PASSAGE SHOWN>
..........

Radio and telecommunications networks are becoming increasingly sophisticated. Aspiring radio technologists often need an associate or bachelor's degree in electronics technology or a certificate from a vocational or trade school. Programs typically combine classes in electronics and communications with hands-on training in the field.
Step 2: Obtain Basic FCC License
The Federal Communications Commission requires radio frequency technicians and technologists to obtain the General Radiotelephone Operator License. This license is referred to as PG. The candidate must pass a written exam testing basic radio law, operating procedures, radio transmitter electronic fundamentals, and repair techniques (wireless.fcc.gov). The PG license does not expire.
Step 3: Training and Advancement
Some employers require would-be technologists to have training with radio equipment from specific vendors, such as Motorola, Kenwood, or Tait. Some vendors offer their own online and on-site training programs, and some product-specific training may be offered on the job for entry-level positions.
The Electronics Technicians Association International (ETA) offers the most applicable professional certification exams for radio technicians and technologists. A commonly required credential is the Associate Electronics Technician (CETa) certification (www.eta-i.org). This is a basic credential for those with less than two years of experience. The ETA also offers advanced and vendor-specific certifications for career advancement.
A career as a radio technologist may only require a high school diploma or its equivalent. However, with the increasing use of new technology in this field, aspiring technologists may want to obtain a postsecondary education in electronic technology. Professionals in this field need training, several years of experience, and at least PG certification in order to maintain and set up equipment and to successfully operate computer software and broadcast equipment.

..........

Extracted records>
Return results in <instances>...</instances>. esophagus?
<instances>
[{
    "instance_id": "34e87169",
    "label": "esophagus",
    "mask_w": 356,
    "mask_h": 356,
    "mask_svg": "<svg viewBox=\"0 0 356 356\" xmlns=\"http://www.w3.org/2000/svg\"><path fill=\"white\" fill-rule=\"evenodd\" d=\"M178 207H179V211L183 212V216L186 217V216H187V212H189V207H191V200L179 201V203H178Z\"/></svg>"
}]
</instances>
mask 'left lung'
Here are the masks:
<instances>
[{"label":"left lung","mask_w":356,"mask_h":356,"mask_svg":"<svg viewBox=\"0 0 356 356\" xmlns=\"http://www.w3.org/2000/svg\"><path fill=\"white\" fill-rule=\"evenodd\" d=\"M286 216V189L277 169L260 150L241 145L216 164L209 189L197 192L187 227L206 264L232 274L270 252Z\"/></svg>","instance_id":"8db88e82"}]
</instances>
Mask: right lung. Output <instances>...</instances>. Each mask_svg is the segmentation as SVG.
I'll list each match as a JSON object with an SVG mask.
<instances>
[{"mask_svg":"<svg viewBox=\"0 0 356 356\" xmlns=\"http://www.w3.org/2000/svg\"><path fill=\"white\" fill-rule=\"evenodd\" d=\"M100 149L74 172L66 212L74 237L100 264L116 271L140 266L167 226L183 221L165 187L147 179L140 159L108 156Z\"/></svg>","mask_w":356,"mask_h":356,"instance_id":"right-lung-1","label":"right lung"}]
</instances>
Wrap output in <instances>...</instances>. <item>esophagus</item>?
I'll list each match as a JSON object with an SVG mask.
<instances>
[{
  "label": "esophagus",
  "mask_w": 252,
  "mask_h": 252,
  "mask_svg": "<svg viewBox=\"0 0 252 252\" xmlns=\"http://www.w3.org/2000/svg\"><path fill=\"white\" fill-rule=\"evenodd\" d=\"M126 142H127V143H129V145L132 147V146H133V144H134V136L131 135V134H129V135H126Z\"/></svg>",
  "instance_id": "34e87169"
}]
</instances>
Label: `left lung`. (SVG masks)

..........

PROBLEM 1>
Answer the following from the passage on radio technologist careers:
(a) By what abbreviation is the General Radiotelephone Operator License referred to?
(b) Which organization offers the most applicable professional certification exams for radio technicians and technologists?
(c) Which three equipment vendors are given as examples?
PROBLEM 2> Summarize the passage on radio technologist careers in two sentences.
PROBLEM 3> Retype the passage on radio technologist careers word for word, starting at "A career as" and ending at "and broadcast equipment.".
Draw solely on the passage on radio technologist careers.

FULL SOLUTION 1>
(a) PG
(b) The Electronics Technicians Association International (ETA)
(c) Motorola, Kenwood, and Tait

FULL SOLUTION 2> Aspiring radio technologists often need a degree or certificate in electronics technology and must obtain the FCC's General Radiotelephone Operator License (PG), which requires passing a written exam and does not expire. Some employers also require vendor-specific training, and the ETA offers certifications such as the Associate Electronics Technician (CETa) credential, along with advanced and vendor-specific certifications for career advancement.

FULL SOLUTION 3>
A career as a radio technologist may only require a high school diploma or its equivalent. However, with the increasing use of new technology in this field, aspiring technologists may want to obtain a postsecondary education in electronic technology. Professionals in this field need training, several years of experience, and at least PG certification in order to maintain and set up equipment and to successfully operate computer software and broadcast equipment.